Disease Classification/Diagnosis Criteria



Hasan Yazici  and Yusuf Yazici 


(1)
Division of Rheumatology, Department of Medicine, Cerrahpasa Medical Faculty, Cerrahpasa Hospital, University of Istanbul, Cerrah PaÅŸa Mh No 53, Istanbul, 34098, Turkey

(2)
Division of Rheumatology, Department of Medicine, Seligman Center for Advanced, Therapeutics and Behcet’s Syndrome Center, NYU Hospital for Joint Diseases, New York University School of Medicine, New York University, 333 East 38th Street, New York, NY 10016, USA

 



 

Hasan Yazici (Corresponding author)



 

Yusuf Yazici



The science and practice of rheumatology rely heavy on criteria. This is true for both clinical practice and research. This chapter will focus on disease classification and diagnostic criteria only. Outcome and remission criteria are handled in Chapter “Outcome measures in rheumatoid arthritis”.

The prevailing view is that we should have separate criteria sets for research and diagnosis, the former requiring classification and the latter diagnostic criteria. We propose this is not only unnecessary but unfounded. The main aim of this chapter is to discuss why we indeed have to put heavy emphasis on disease criteria in rheumatology and how we should we go about it and why it is wrong to have separate classification and diagnostic criteria for any one disease. In doing this we will resort to specific examples from the recent attempts in criteria making for rheumatoid arthritis (RA) and vasculitides, especially Behçet’s syndrome (BS).


A Brief History of Disease Criteria in Rheumatology


Generations of physicians around the globe have been and still are taught the Jones criteria to diagnose rheumatic fever [1]. These criteria were developed by Dr. Jones in 1944 by a strictly ad hoc and eminence based approach and we are afraid this legacy continued in several later updates. The last attempt to better these criteria was a consensus conference in 1992 [2]. In this last conference the issue of potential geographical differences in the utility of these criteria were brought up, as if this was something unique to rheumatic fever. As we will bring up once more below, the utility of any diagnostic criteria is strictly dependent in the setting in which the criteria are applied. It is no surprise then that more recent formal surveys keep on showing that the sensitivity of the Jones criteria for diagnosing rheumatic fever is only around 30 % in endemic areas like India [3].

In 1974 Dr. Desmond O’Duffy proposed his Behcet’s Disease criteria [4]. The more senior author of this chapter (HY) was in the audience as a young fellow when this set of criteria was presented in a rheumatology meeting. At the end of the presentation he got up and had the courage to ask the presenter “ How successfully do your criteria tell Behcet’s from ingrown toe nails, particularly since I saw no attempts to prospectively test these criteria in a real setting nor a control group in your exercise?” There was little discussion and few heated exchanges, but this outburst was probably the initial stimulus for the latter work related to the formulation of the International Study Group Criteria for Behcet’s Disease (ISGC) [5] currently in use.

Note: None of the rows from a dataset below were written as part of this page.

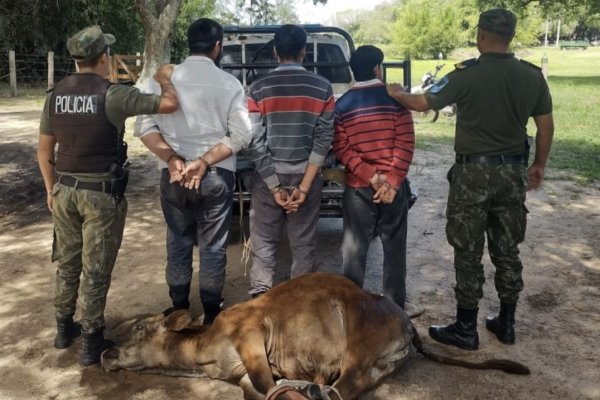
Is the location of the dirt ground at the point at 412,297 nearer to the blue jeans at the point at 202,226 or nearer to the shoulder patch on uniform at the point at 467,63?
the blue jeans at the point at 202,226

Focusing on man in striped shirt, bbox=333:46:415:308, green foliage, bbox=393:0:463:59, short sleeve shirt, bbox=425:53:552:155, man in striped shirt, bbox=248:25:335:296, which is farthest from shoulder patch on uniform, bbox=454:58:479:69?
green foliage, bbox=393:0:463:59

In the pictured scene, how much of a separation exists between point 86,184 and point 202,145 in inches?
27.5

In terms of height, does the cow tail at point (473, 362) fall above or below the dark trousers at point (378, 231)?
below

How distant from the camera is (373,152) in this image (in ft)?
11.4

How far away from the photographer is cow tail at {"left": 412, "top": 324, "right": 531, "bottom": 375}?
3.17 meters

Perhaps a new era began in criteria making when American College of Rheumatology (ACR) began publishing criteria for many of the vasculitides [6]. These criteria were no longer ad hoc. A survey was conducted seeking formal sensitivity and specificity for many of the common primary vasculitides. Granted they were based on retrospective analyses and lacked prospective testing, they were an important step away from sheer eminence.

Then came the realization that these ACR vasculitis criteria were not useful for diagnostic purposes [7]. In a formal sensitivity and specificity study it was shown that these criteria had limited (17 % to 29 %) positive predictive values when applied to 198 patients with various vasculitides and connective tissue diseases. Two years later, a further study showed that Chapel Hill Consensus Conference (CHC) criteria, another widely recognized vasculitis criteria set mainly based on the size of the vessel involved, correctly identified only 8 of 27 patients with Wegener’s granulomatosis and 4 of 12 patients with microscopic polyangiitis [8]. The response to this issue was that these two sets of criteria were not intended for diagnostic use but were strictly classification criteria for research and educational purposes [9]. This contention sounded very reasonable when first heard and over the years it became the standard to call all disease criteria classification criteria. This was followed by a new desire and the promise to prepare diagnostic criteria in addition to classification criteria for our diseases, an exercise, which we are afraid, might be likened to constructing a perpetual motion machine.


Why do we Need Disease Criteria?


As with other major and hotly debated issues the “why” of an exercise is often a neglected caveat. Apart from preparing for boards and other such evils there are some very good reasons for having disease criteria. These include:

1.

To diagnose diseases to help our patients. This encompasses both managing and explaining to the patient the nature of his/her illness.

 

2.

To conduct valid clinical or basic research about these conditions.

 

3.

To explain to the public, health authorities, third party payers, research supporters and financial source allocators the nature of our patients’ illnesses.

 

The presence of separate reasons, at first sight, might be taken to indicate that we might actually need separate classification criteria for research and diagnostic criteria for our patients but perhaps other sets of criteria for still other purposes and even perhaps one for Brussels and another for Washington, as well. We, however, propose that one set of criteria should be good enough for diagnosis, research and public awareness as long we explain, first to ourselves, then to our patients and rest of the public what we intend to with these criteria openly, frankly admitting we cannot diagnose every ill we see. This explanation should obviously continue with the explanation that we can manage some of these ills rather effectively even when we do not know what the exact diagnosis is.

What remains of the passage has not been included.